Now the question, What went wrong ?

These are fresh Kent elastic, good, good quality stuff. The walls are thin (thinner than .8mm flats) and wide. About the ONLY difference is, it's a tube and not a straight walled flat !

These tubes were also very loud, louder then the Simpleshot flats I have on the other sling for sure ! Don't get me wrong, they do shoot smooth, but are lacking in the power department and the noise was a real annoyance that would scare game away if they were anywhere close. I had these stretched to 500% and then went a little more .. it was not in the cards.

After doing my testing I took them off the sling and will use these tubes like I have been using them, for wire frame coverings on my Cheapo slings.

I'm pretty stumped, is the air inside the tube causing a breaking effect, is that possible? When the world was made was whoever in charge an anti- tube slingshot guy ? I'm at a loss !

I have some Kent #404 I just got today, it is like the small brother to standard F-16 tubing -- It is
1/8id x 1/16wall × 1/4od ----- we will see how this performs on my slings shooting 3/8" steel and see if it out performs what I shot today !

As far as the #802 Kent I just tested in this thread, I would have to say pass, there is better out there. I was hopeful but it was not in the cards for me !

wll


----------



## flipgun (Nov 14, 2012)

The issue of air in the tube has been raised before and the consensus was the same as your. The most workable solution was inserting a smaller tube through the other one. Fiddly to do and increased the draw with with results that just weren't worth the hassle.


----------



## wll (Oct 4, 2014)

flipgun said:


> The issue of air in the tube has been raised before and the consensus was the same as your. The most workable solution was inserting a smaller tube through the other one. Fiddly to do and increased the draw with with results that just weren't worth the hassle.


Ya, I was going to do that or put a small slit in the belly of each tube about 3/8'-1/2" long so air would leak out. Ya, that would be a pain and may weaken the integrity of the tube !! I think maybe it is best just to move on.

wll


----------



## wll (Oct 4, 2014)

*1/8id" x1/6"w x 1/4od Tubes:*

Set Up:

OK, so I loaded up one of my Cheapo slings with the above tubes. I have used them one other time years ago but decided to give them another try. I'm now pulling differently and now use a 500% elongation factor all the time where back in the day maybe I didn't (2014).

Pic below:










I have the active draw length set at 6.5" on these tubes, and I'm shooting at a 500%+ elongation factor (draw length is 32.5"+). Tubes need a little more poop to pop, if you know what I mean

I'm shooting at an old dark rug hung from a fence 25 yards away, and can follow the path of the 3/8" steel ---- it is easy for me to see if the trajectory is near or better than the flat shooting SimpleShot bands, which are the standard I'm using.

Shooting Testing:

The pulling back is very smooth and not hard and the speed was pretty darn good, not as fast as the SimpleShot 22mm x 18mm x .7 flats, but still very respectable and quiet, quieter than the flats and hugely quieter than the tubes I shot yesterday (1/4 x 1/32 x 5/16). I might add it was very easy to line up the tubes having a nice clean 1/4" single tube set up.

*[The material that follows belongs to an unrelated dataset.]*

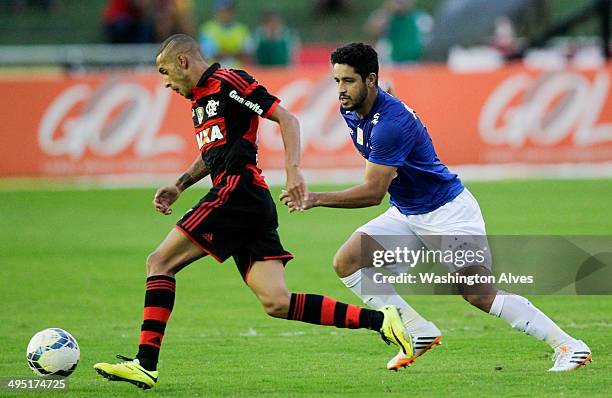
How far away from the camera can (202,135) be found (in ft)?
25.3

Is this a doable set up for hunting or ? For me ---- you bet it is, at least for shooting 3/8" steel. I might add I'm using a microfiber pouch that I heated to conform to a 38" ball ... I love this technique as it works very well for me and gives the ammo a nice home to rest in while it awaits lift off .

I did not feel as if I was against the wall, I think these tubes have a lot of stretch, so I probably could have shortened my active length another 1/4 inch and been good and have gotten a bit more speed.

It was pretty nice out here today with a temp of 72deg, so the elastic on the flats and the tubes was performing well !

After my testing I took the BB shooter for a little walk, we smacked some pine cones, soda cans and a fruit juice bottle. Nothing exciting, just playing around. No Starlings today, I think they are waiting for the weather to cool down a bit.

Until next time.

wll


----------



## wll (Oct 4, 2014)

*The Dub Dub Sisters;*

Today I went out using Green and Orange Dub Dub and again 3/8" ammo. The Green is on a F-16 as you can see and the Orange is on a 3/4 size Mule and a Chinese Cheapo - second Generation. The F-16 is wrapped and tucked on the fork and the Mule is using Gypsy ties while the Cheapo is wrapped around the eye of the sling and pouce using a Chinese clear wrapping ribbon.

Pics below:




























The Green:

This, as most of you know, Green Dub Dub is overkill for 3/8" steel. It sends them fast enough to burn up in space, at a cost of shorter tube life and a real nice hand/finger slap.

My shooting did not disappoint It was fast but way, way overkill and hand slap was very bad. .. the 3/8" steel is a blur, yes faster than the SimpleShot flats but at a cost of higher weight poundage to pull back and the beating you take after the shot. I used to shoot 86 gr marbles with this and I would say that is about as light as you want to go.
Dub Dub whether Green or Orange has a lot of elasticity and is very snappy stuff. Would I use the Green for hunting ... you bet I would, but not with 3/8" steel. It is one of my favorite elastics for weight in the 150+gr ish class as I remember. For some reason I don't use it much, who knows why ?

The Orange:

To be honest the Mule has Orange dub has been sitting in back closet for a long time (3+years). I retied it up to a 6.5" active and decided to give it a whirl, it looks and still feels springy on the draw. I have used the Orange before shooting 5/16" steel and man alive it would send 'um like a bullet, I have shot 3/8" steel also back in the day with Orange and I think it fired those extremely fast as well, also but we will see today !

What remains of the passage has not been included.